I got ugly way to solve this: do the loop for the first time and get the count of the real length.
and use it for the second loop.
take out break from Scala is not that good,when you are using some java libs.
Clever use of find method for collection will do the trick for you.
var largest = 0
lazy val ij =
for (i <- 999 to 1 by -1; j <- i to 1 by -1) yield (i, j)
val largest_ij = ij.find { case(i,j) =>
val product = i * j
if (product.toString == product.toString.reverse)
largest = largest max product
largest > product
}
println(largest_ij.get)
println(largest)
Below is code to break a loop in a simple way
import scala.util.control.Breaks.break
object RecurringCharacter {
def main(args: Array[String]) {
val str = "nileshshinde";
for (i <- 0 to str.length() - 1) {
for (j <- i + 1 to str.length() - 1) {
if (str(i) == str(j)) {
println("First Repeted Character " + str(i))

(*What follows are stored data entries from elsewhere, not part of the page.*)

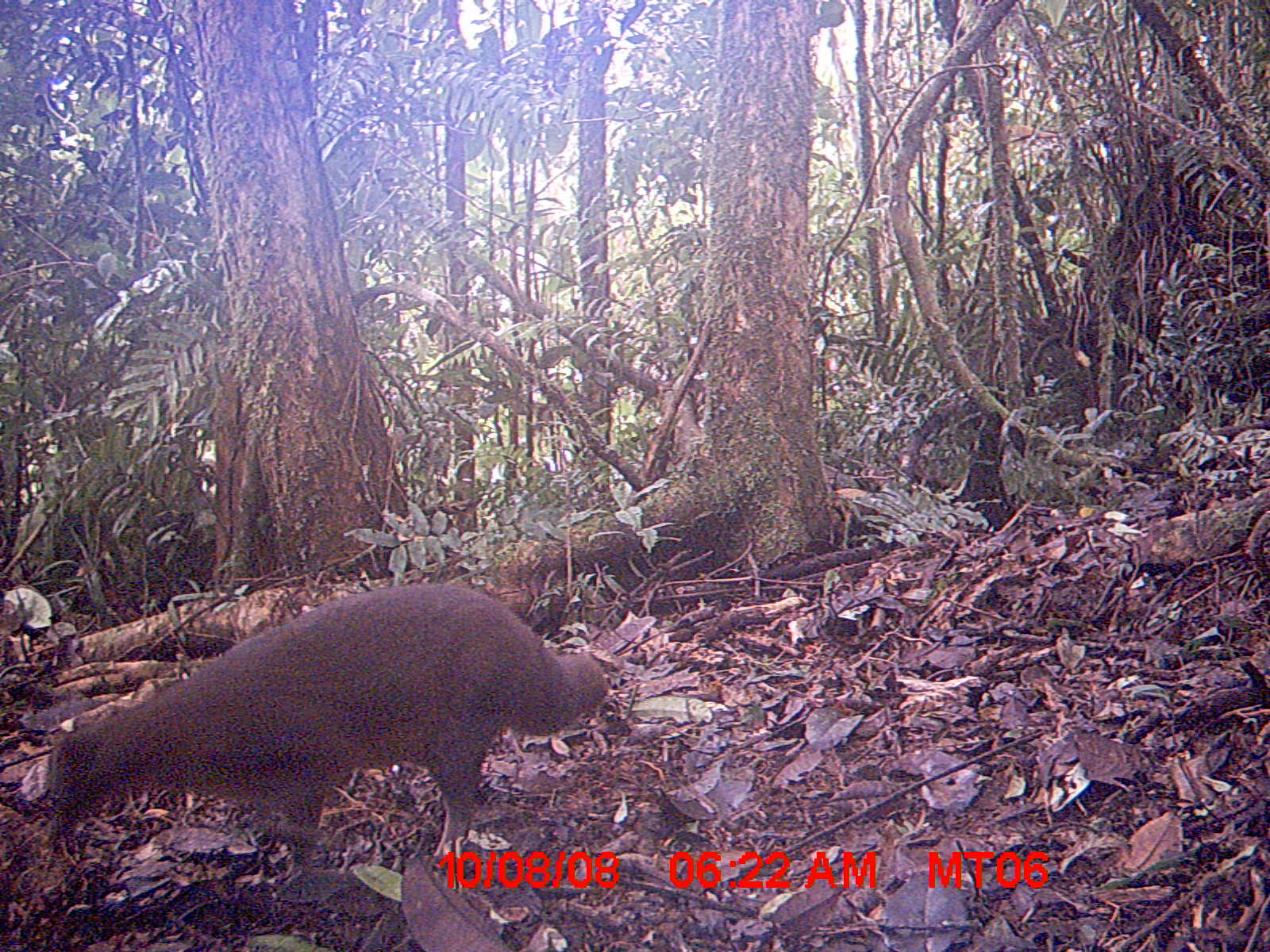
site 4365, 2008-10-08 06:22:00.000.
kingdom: Animalia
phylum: Chordata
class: Mammalia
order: Carnivora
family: Eupleridae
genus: Eupleres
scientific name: Eupleres goudotii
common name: falanouc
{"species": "Eupleres goudotii (falanouc)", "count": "1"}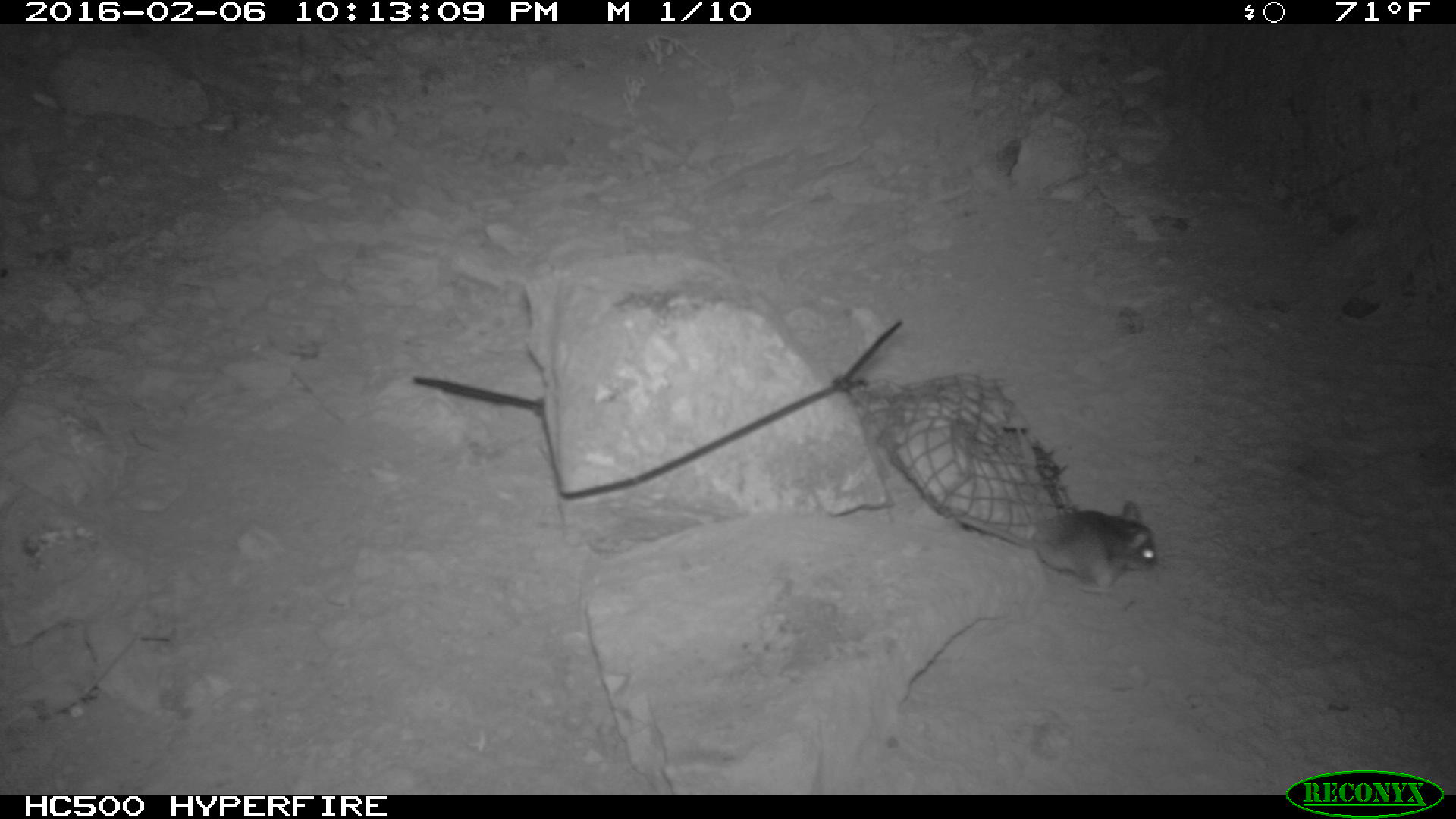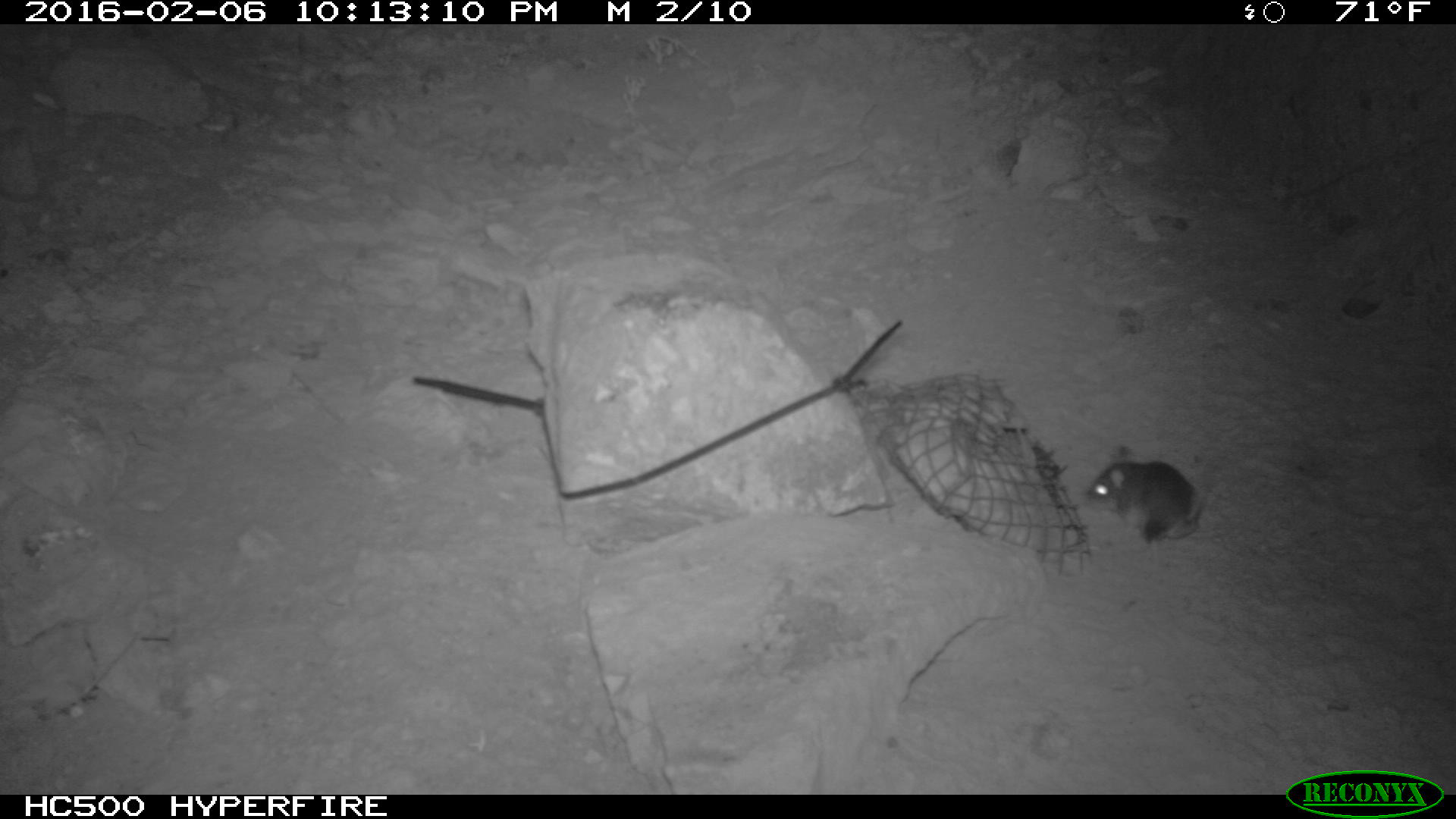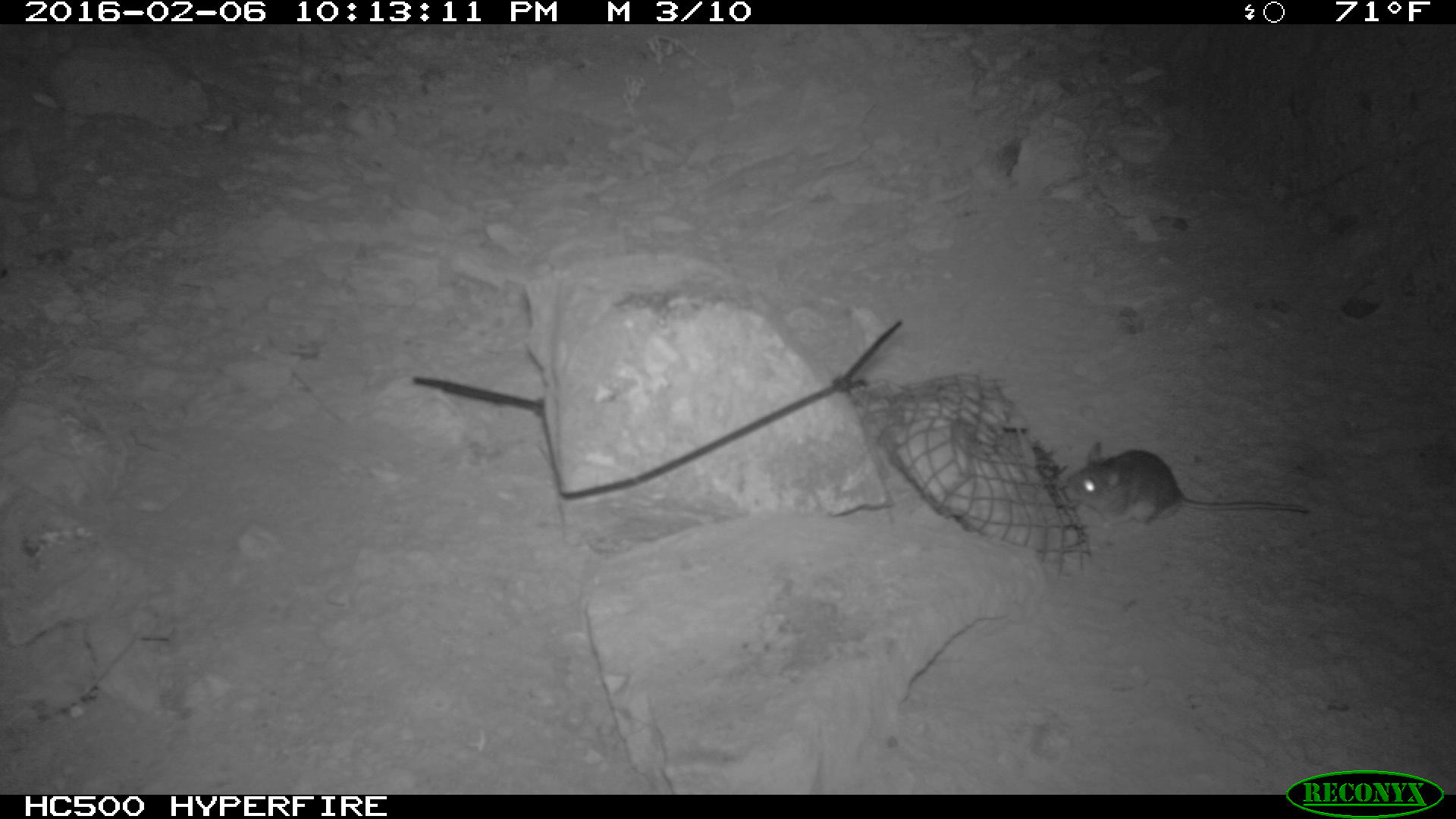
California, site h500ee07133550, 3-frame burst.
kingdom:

break() //break method will exit the loop with an Exception "Exception in thread "main" scala.util.control.BreakControl"
}
}
}
}
}
I don't know how much Scala style has changed in the past 9 years, but I found it interesting that most of the existing answers use vars, or hard to read recursion. The key to exiting early is to use a lazy collection to generate your possible candidates, then check for the condition separately. To generate the products:
val products = for {
i <- (999 to 1 by -1).view
j <- (i to 1 by -1).view
} yield (i*j)
Then to find the first palindrome from that view without generating every combination:
val palindromes = products filter {p => p.toString == p.toString.reverse}
palindromes.head
To find the largest palindrome (although the laziness doesn't buy you much because you have to check the entire list anyway):
palindromes.max
Your original code is actually checking for the first palindrome that is larger than a subsequent product, which is the same as checking for the first palindrome except in a weird boundary condition which I don't think you intended. The products are not strictly monotonically decreasing. For example, 998*998 is greater than 999*997, but appears much later in the loops.
Anyway, the advantage of the separated lazy generation and condition check is you write it pretty much like it is using the entire list, but it only generates as much as you need. You sort of get the best of both worlds.